The profound impact of remote work on the office sector—and the resulting negative consequences for municipal tax revenues—were the focus of reports this week on current marketplace pressures and long-term office forecasts.
Office Vacancy
- A weak return-to-office rate for employees working under hybrid arrangements, combined with rising interest rates and asset value pressures, have led to increased office vacancy rates and loan defaults in many cities, according to a Feb. 21 Wall Street Journal report.
- Roundtable Board Member Scott Rechler (Chairman & CEO, RXR) is quoted by the Journal on how the office sector may eventually emerge from the current cycle. “There’s a transition period that takes time.

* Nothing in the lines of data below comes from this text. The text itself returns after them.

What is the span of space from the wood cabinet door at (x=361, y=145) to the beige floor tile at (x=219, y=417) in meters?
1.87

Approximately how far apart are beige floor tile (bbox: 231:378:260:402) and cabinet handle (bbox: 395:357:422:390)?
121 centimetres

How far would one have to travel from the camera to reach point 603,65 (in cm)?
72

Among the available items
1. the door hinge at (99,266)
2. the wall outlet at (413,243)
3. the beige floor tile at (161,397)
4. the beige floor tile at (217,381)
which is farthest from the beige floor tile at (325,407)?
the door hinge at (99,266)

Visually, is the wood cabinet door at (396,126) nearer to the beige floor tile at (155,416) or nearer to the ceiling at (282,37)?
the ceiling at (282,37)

You have to cross the chasm into the new regime,” Rechler said. (WSJ, “Office Landlord Defaults Are Escalating as Lenders Brace for More Distress”)
- A Feb. 22 Cushman & Wakefield report forecasts that the overall level of office vacancy by 2030 will be 55% higher than prior to the pandemic (Q4 2019)—a trend that could be countered by repositioning and repurposing current space usage in coordination with public-private efforts at the local, state, and federal levels. (C&W’s “Obsolesence Equals Opportunity” and Fortune, Feb. 22)

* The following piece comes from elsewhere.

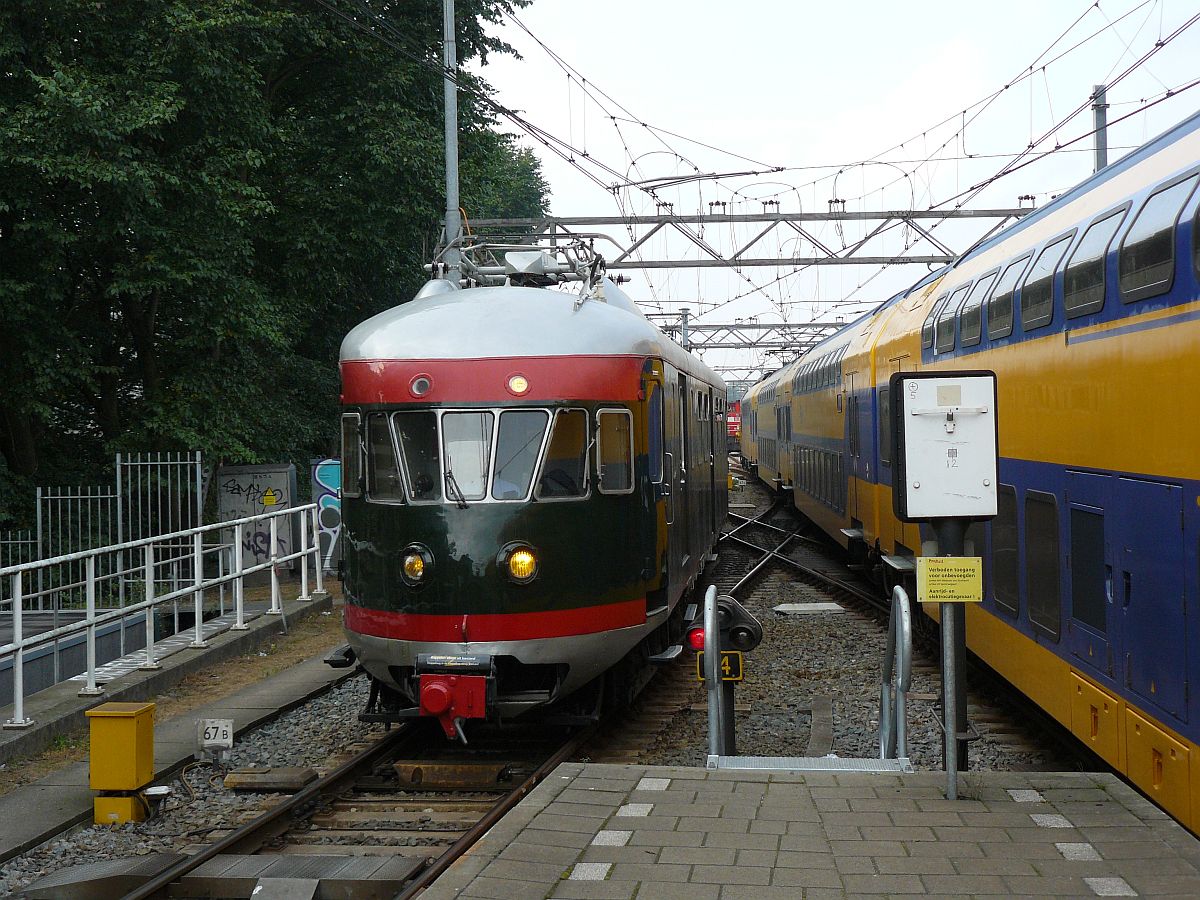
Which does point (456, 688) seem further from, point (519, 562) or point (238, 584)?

- The report also states that as much as 25% of all U.S. office space is “growing increasingly undesirable and will need to be reimagined and made relevant for the future,”—and that approximately 60% of all current office stock is “facing competitive obsolescence.” (BisNow, Feb. 23)
- The Cushman & Wakefield report concludes, “Eventually, the remote working dynamic will flow completely through the marketplace as pre-pandemic leases expire and as firms shed the space to meet new-era, hybrid work requirements.”
The Roundtable View
- The Real Estate Roundtable’s Q1 Economic Sentiment Index released last week shows that Class B office properties are struggling, asset values have fallen year-over-year, and availability of debt and equity capital have declined.
- Roundtable President and CEO Jeffrey DeBoer, above, said, “Fundamentally, our Q1 index illustrates that the trends accelerated by the pandemic have led to mixed performances across asset classes. In the office sector, remote work policies, concerns over crime and transportation are driving record-high vacancy rates throughout the country, hurting city budgets and small businesses.” (Roundtable news release, Feb. 17)
- DeBoer added, “Policymakers should emphasize the need to return to the workplace while considering other innovative solutions such as legislation to convert underutilized offices to housing.” (Roundtable Weekly, Feb. 17)
- DeBoer and Roundtable Chairman John Fish (Chairman & CEO, SUFFOLK) submitted comments last Dec. to President Biden encouraging support for legislation that could help facilitate “the increased conversion of underutilized office and other commercial real estate to much-needed housing.” (Roundtable Weekly, Dec. 16, 2022)
- The Roundtable’s letter to Biden emphasized that work-from-home policies are damaging the economy, cities, and communities. “We are concerned that certain Administration policy guidance is encouraging federal agencies to adopt permanent work-from-home policies for federal employees and thereby actually magnifying negative economic and social consequences for cities,” the letter stated.
Tax Incentives & Remote Work
- Private companies may be motivated to enforce stronger employee return-to-office policies if they wish to qualify for city and state tax incentive agreements.
- Provisions built into some existing municipality agreements were designed to ensure that private sector jobs would boost local revenue from income, sales and property taxes, and bolster downtown economies. (Bloomberg, Feb. 21)
The Bloomberg report offers several examples of how state and city officials are reevaluating current incentive agreements and designing new ones that detail the scope of employee location requirements for companies to qualify for tax breaks.